WORK ORDER:
Looking at the entries underneath, work out how many lines contain "indicator". Write only that number.

[ENTRIES SHOWN — start]

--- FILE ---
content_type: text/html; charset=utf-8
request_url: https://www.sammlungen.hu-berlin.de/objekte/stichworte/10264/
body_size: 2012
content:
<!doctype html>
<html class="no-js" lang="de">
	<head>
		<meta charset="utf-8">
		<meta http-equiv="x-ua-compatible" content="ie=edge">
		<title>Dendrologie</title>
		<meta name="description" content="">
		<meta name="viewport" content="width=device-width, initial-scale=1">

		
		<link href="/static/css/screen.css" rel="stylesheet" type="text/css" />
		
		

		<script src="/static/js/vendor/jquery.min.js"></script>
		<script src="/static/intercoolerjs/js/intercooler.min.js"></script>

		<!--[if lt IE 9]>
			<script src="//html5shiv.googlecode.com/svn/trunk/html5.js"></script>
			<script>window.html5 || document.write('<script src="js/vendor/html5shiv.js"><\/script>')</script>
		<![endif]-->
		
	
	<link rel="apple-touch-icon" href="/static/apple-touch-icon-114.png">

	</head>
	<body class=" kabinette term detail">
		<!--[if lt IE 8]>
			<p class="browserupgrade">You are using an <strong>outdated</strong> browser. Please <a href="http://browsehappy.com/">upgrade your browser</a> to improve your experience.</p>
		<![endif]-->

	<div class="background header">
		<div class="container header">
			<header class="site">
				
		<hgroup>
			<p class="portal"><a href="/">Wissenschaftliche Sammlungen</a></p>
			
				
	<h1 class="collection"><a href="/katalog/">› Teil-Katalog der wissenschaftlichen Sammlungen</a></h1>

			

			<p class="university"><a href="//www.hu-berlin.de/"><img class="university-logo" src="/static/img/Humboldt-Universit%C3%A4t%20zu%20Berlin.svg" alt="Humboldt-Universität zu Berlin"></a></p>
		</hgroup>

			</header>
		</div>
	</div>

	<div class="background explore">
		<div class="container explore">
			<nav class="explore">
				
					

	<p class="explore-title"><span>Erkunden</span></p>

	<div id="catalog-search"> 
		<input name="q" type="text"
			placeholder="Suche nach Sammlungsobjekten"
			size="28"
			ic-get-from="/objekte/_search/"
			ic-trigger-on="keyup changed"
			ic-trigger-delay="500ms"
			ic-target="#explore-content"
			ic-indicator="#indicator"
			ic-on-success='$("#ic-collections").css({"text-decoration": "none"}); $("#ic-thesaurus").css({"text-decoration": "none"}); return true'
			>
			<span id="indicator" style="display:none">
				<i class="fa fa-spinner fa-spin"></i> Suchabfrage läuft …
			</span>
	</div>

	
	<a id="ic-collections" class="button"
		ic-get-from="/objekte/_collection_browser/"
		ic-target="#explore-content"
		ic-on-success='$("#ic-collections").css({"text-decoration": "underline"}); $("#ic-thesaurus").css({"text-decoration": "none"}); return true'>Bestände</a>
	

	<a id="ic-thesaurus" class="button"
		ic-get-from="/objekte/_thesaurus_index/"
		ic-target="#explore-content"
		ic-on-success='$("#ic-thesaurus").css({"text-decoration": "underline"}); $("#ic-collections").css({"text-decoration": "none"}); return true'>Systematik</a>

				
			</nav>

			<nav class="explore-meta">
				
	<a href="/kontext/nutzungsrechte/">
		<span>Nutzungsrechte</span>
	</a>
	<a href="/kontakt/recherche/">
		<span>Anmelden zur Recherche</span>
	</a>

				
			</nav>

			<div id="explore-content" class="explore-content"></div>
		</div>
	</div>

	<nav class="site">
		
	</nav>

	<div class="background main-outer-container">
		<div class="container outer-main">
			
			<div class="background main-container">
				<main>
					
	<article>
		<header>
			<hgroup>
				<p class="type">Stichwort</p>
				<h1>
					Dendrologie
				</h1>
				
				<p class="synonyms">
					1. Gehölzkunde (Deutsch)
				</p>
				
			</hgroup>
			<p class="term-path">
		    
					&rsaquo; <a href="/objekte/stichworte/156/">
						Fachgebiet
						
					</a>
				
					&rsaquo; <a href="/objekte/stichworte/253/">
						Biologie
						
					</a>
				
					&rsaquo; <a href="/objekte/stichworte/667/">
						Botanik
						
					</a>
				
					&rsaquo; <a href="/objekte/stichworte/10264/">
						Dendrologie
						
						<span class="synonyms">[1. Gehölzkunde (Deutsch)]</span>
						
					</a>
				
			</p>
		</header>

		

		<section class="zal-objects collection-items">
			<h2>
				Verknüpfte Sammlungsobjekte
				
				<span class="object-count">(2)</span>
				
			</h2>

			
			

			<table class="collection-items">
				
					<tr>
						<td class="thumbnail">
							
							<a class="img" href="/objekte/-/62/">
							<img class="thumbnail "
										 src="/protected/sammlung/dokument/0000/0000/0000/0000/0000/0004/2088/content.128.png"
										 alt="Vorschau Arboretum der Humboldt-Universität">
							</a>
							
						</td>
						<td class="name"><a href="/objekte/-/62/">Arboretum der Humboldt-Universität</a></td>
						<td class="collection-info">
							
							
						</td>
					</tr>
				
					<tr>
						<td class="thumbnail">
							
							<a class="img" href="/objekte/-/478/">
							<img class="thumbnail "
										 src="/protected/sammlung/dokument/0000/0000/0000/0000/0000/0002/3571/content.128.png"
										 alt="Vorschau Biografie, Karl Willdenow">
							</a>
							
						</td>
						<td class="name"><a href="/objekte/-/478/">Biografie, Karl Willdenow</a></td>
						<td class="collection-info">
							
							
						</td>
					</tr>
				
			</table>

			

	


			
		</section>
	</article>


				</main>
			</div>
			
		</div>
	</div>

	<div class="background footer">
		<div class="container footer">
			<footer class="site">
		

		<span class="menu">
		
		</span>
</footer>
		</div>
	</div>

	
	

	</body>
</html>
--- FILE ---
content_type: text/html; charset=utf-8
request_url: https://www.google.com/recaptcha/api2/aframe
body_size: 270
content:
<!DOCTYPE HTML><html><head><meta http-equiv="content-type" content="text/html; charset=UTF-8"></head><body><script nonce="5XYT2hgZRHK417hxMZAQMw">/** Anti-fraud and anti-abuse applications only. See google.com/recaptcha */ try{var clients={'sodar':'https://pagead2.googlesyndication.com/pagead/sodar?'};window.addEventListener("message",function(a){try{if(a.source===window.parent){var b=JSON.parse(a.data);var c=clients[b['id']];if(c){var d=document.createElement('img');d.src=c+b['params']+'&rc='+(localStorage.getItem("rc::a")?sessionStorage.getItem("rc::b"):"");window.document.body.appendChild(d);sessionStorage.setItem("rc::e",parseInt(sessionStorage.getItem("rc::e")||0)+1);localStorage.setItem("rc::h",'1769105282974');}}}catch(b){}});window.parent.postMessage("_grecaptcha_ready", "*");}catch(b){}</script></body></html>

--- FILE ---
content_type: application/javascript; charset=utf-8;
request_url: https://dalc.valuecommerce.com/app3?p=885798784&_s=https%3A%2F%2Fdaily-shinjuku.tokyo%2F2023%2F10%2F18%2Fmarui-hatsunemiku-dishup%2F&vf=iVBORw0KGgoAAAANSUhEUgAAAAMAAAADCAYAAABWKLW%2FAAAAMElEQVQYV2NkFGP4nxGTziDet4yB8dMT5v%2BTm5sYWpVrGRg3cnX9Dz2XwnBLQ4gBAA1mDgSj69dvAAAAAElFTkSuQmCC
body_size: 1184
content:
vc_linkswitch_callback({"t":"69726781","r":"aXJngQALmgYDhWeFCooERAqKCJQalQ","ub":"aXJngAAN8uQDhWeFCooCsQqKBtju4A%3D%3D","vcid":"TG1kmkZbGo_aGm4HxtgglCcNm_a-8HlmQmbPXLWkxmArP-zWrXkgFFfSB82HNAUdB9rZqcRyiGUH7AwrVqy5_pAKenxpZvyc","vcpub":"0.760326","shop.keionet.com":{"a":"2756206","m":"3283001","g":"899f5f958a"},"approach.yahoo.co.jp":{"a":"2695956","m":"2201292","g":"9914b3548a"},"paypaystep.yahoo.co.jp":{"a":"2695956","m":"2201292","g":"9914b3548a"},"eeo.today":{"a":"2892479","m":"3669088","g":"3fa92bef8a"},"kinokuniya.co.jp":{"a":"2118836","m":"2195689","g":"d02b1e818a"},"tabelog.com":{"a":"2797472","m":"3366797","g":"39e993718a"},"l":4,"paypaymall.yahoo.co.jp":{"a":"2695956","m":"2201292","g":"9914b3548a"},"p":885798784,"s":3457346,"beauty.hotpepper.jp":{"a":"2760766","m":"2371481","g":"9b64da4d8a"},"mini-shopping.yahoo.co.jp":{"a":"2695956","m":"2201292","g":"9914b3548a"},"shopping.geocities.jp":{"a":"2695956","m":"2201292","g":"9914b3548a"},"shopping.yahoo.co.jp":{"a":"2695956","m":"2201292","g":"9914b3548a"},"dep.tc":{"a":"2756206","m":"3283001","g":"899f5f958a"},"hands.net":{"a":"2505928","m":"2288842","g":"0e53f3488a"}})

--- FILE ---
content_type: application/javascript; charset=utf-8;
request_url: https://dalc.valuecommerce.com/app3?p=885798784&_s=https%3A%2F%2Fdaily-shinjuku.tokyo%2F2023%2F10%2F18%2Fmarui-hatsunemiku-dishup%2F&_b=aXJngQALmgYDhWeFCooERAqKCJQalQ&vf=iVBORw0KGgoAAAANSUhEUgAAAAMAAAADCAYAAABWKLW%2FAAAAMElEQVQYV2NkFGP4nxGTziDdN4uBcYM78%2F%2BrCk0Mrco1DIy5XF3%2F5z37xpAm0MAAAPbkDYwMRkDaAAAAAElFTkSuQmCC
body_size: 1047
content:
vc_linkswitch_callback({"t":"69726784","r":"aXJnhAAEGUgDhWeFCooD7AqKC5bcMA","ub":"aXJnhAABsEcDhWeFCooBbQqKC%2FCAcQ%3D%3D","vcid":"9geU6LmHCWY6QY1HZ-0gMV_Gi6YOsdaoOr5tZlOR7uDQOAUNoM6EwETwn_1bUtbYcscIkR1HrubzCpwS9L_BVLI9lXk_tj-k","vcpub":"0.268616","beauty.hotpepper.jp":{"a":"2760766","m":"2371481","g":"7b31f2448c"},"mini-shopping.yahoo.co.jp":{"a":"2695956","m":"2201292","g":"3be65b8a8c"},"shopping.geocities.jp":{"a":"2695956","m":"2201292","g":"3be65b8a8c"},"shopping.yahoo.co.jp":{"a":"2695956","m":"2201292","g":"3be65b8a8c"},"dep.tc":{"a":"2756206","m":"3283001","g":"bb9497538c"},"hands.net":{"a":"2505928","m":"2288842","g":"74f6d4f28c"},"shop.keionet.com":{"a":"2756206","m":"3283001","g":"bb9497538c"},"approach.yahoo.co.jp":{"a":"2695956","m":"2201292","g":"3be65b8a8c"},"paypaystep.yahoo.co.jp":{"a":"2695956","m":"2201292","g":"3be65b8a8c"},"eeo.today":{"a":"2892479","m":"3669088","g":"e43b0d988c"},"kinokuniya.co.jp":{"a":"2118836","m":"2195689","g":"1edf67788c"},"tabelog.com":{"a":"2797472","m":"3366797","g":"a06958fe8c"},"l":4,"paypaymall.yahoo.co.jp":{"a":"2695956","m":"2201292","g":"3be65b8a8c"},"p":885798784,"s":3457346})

[ENTRIES SHOWN — finish]

SOLUTION FOR THIS PROBLEM:
2